→ Work to be completed: Copy out each line of the listing below that contains the string "instances", matching case exactly.
###
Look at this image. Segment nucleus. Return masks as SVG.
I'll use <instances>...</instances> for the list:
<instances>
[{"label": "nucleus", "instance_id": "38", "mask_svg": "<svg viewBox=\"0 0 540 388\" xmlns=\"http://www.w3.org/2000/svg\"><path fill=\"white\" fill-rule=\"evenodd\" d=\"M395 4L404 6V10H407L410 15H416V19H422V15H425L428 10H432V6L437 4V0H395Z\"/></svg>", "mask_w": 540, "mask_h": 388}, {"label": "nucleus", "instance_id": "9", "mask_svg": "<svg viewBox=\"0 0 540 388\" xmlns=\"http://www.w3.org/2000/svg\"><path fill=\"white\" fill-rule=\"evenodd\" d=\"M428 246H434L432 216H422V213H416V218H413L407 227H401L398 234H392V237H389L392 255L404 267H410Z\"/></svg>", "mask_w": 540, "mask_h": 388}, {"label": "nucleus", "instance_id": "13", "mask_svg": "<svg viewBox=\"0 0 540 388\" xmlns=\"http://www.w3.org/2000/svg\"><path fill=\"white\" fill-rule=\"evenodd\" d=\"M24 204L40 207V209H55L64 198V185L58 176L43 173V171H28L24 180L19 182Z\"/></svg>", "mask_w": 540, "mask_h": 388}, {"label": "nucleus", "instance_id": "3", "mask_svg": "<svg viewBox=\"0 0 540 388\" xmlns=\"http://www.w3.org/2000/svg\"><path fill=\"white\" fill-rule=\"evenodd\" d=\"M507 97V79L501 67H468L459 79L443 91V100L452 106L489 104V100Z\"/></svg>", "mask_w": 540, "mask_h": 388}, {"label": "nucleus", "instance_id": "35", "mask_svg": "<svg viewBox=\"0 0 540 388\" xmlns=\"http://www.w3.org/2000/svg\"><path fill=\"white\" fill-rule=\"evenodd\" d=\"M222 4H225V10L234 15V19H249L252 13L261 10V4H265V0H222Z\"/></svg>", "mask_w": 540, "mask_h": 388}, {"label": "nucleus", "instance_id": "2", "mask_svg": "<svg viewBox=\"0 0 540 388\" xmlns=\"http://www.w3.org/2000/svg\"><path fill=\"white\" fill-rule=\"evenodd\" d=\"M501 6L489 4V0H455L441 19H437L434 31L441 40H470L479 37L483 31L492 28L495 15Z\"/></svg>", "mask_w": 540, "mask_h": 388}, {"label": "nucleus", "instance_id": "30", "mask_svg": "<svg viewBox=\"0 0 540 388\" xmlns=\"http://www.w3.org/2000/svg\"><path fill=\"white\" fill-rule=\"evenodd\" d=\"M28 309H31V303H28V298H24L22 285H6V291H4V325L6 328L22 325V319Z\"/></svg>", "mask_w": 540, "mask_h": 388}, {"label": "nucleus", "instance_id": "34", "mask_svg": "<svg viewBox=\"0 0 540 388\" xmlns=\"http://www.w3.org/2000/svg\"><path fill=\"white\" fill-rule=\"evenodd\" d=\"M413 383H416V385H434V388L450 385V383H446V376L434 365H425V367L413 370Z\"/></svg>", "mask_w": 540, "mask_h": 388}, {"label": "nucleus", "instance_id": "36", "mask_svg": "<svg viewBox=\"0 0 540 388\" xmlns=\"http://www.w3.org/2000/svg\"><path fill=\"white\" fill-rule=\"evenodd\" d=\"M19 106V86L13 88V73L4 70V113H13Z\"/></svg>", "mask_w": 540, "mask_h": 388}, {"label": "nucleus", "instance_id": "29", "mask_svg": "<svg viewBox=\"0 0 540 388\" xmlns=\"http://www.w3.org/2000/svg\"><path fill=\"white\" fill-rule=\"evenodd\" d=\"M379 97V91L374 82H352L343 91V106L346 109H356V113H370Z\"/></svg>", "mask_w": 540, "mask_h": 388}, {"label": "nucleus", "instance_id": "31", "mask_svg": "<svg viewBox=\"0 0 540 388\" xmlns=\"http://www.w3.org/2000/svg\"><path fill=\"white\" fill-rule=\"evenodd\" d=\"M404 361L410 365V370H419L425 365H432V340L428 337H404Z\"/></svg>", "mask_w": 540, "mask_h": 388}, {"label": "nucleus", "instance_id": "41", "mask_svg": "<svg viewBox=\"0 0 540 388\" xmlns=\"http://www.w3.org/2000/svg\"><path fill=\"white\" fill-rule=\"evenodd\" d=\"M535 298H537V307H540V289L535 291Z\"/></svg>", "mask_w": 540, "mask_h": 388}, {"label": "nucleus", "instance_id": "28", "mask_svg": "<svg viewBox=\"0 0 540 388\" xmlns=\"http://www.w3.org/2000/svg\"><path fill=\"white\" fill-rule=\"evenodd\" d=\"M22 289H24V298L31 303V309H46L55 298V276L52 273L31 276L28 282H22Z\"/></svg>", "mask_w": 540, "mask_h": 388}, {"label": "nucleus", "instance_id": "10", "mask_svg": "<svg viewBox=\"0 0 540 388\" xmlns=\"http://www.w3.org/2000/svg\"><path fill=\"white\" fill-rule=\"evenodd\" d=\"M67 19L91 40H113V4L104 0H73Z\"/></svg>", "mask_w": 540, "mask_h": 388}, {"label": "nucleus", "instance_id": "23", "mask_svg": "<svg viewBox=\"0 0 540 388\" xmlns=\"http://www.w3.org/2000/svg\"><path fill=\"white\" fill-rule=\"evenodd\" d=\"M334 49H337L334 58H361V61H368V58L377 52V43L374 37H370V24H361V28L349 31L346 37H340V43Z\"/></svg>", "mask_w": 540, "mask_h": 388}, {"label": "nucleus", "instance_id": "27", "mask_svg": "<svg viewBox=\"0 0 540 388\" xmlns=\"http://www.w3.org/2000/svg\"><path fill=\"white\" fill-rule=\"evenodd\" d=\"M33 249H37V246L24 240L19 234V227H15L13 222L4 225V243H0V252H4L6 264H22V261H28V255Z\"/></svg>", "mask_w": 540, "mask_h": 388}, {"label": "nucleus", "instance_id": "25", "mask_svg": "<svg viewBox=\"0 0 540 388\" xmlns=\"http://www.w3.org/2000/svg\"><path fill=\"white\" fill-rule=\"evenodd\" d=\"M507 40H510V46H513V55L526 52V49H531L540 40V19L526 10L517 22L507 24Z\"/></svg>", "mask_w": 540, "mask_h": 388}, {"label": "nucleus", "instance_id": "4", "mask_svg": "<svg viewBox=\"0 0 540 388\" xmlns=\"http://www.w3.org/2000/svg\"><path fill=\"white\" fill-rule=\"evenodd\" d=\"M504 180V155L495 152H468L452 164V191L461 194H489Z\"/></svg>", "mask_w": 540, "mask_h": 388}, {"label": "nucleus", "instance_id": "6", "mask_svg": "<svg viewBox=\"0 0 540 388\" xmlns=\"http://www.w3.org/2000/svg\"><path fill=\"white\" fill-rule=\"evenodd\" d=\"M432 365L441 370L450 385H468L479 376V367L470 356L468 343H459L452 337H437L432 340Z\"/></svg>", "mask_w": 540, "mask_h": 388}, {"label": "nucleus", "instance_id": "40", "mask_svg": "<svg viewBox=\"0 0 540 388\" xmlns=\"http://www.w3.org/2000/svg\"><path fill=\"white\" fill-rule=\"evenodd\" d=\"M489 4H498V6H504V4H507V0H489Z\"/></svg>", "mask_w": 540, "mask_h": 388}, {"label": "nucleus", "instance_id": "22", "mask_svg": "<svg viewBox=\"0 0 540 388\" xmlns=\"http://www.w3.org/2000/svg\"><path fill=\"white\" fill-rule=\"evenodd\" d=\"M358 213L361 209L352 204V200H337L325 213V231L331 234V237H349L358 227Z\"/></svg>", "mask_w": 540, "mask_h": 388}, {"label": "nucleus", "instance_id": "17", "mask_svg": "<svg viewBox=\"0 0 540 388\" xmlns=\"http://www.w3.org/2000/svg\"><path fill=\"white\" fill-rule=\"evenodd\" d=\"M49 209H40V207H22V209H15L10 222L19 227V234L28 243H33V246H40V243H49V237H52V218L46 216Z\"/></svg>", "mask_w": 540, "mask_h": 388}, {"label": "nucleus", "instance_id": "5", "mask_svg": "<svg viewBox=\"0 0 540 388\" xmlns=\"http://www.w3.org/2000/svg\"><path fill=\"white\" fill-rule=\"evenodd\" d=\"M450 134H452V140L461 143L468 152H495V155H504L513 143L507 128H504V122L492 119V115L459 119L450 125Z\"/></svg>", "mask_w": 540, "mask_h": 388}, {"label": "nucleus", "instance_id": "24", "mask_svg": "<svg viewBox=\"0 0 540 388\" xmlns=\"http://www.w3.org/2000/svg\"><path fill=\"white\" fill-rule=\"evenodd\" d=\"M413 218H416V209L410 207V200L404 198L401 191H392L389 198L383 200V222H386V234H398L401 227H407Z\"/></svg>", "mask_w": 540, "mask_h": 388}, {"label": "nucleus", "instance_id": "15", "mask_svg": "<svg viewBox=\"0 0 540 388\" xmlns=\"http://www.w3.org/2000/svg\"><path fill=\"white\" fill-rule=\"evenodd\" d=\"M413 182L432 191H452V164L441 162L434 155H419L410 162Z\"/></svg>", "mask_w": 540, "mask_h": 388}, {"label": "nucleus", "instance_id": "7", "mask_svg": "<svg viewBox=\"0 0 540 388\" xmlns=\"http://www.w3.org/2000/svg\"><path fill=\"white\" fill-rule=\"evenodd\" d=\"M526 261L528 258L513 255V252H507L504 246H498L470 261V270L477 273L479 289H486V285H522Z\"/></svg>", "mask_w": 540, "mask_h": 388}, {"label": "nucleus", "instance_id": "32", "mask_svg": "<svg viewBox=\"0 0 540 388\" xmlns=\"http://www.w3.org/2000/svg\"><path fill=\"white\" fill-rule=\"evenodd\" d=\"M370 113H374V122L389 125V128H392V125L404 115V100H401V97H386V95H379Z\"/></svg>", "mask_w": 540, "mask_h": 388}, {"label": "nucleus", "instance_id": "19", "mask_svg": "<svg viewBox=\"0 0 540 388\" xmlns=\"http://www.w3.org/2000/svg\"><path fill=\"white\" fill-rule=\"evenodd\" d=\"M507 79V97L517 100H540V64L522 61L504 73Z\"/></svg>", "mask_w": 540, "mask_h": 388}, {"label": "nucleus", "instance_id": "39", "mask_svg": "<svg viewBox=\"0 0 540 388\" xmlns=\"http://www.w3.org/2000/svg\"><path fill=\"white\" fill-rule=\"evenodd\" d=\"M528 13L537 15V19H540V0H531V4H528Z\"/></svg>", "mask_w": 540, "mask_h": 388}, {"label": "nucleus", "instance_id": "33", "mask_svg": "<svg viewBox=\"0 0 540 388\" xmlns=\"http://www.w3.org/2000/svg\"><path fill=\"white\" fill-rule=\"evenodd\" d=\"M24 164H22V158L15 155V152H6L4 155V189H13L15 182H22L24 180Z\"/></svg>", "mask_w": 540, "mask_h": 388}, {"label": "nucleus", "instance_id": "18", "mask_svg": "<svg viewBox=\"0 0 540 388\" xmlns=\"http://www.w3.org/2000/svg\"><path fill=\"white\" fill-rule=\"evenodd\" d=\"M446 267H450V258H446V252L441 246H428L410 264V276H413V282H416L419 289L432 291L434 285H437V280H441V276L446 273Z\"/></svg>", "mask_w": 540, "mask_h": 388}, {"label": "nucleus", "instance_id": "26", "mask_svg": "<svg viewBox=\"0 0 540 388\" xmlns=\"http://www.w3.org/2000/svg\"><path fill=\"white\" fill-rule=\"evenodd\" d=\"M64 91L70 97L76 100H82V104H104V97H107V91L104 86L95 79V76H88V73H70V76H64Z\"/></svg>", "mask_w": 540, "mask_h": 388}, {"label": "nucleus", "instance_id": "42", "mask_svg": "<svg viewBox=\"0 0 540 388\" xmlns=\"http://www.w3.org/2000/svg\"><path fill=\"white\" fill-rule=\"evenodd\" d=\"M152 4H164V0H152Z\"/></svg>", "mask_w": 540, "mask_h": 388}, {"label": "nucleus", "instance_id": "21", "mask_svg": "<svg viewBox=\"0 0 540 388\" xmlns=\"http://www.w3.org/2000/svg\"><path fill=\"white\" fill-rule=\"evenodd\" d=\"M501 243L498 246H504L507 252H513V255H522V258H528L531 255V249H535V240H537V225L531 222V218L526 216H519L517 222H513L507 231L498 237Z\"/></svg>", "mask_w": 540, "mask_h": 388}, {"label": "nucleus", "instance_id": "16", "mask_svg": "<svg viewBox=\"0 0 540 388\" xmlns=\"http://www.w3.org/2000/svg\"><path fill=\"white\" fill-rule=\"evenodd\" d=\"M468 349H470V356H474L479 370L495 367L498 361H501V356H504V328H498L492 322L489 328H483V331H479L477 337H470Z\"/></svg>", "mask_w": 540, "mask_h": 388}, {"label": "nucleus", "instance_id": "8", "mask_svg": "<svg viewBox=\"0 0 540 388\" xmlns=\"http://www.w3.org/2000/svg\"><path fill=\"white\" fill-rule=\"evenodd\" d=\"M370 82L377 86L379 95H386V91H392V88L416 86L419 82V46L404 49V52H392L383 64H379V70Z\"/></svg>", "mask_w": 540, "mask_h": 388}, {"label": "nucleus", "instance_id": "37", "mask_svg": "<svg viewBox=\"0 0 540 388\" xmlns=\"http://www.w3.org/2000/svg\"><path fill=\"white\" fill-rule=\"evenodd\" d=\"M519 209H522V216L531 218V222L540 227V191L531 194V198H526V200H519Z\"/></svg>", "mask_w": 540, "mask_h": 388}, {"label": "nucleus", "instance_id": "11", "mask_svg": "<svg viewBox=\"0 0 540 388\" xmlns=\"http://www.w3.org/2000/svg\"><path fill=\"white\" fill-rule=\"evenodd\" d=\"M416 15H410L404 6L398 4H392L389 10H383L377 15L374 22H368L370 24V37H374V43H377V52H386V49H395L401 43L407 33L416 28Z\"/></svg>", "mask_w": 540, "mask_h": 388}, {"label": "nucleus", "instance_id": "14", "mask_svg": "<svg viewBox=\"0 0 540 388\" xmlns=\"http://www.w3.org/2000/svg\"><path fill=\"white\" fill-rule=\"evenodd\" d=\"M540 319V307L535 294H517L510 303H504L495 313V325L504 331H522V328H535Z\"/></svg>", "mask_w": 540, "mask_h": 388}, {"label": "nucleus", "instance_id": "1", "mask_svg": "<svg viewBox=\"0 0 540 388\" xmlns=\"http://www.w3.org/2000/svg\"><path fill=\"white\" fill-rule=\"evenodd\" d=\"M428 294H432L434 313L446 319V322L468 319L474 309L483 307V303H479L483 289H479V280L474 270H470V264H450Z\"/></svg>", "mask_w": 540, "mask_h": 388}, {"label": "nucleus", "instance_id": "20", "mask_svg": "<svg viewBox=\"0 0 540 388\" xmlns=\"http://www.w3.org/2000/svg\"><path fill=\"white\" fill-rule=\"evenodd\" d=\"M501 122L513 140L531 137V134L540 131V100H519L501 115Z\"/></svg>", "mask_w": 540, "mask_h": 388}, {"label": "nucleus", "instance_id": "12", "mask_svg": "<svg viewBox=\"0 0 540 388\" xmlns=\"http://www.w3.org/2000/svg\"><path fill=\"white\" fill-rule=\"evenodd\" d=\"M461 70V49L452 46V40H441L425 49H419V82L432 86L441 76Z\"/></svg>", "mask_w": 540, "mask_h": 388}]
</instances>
###
→ Solution:
I'll use <instances>...</instances> for the list:
<instances>
</instances>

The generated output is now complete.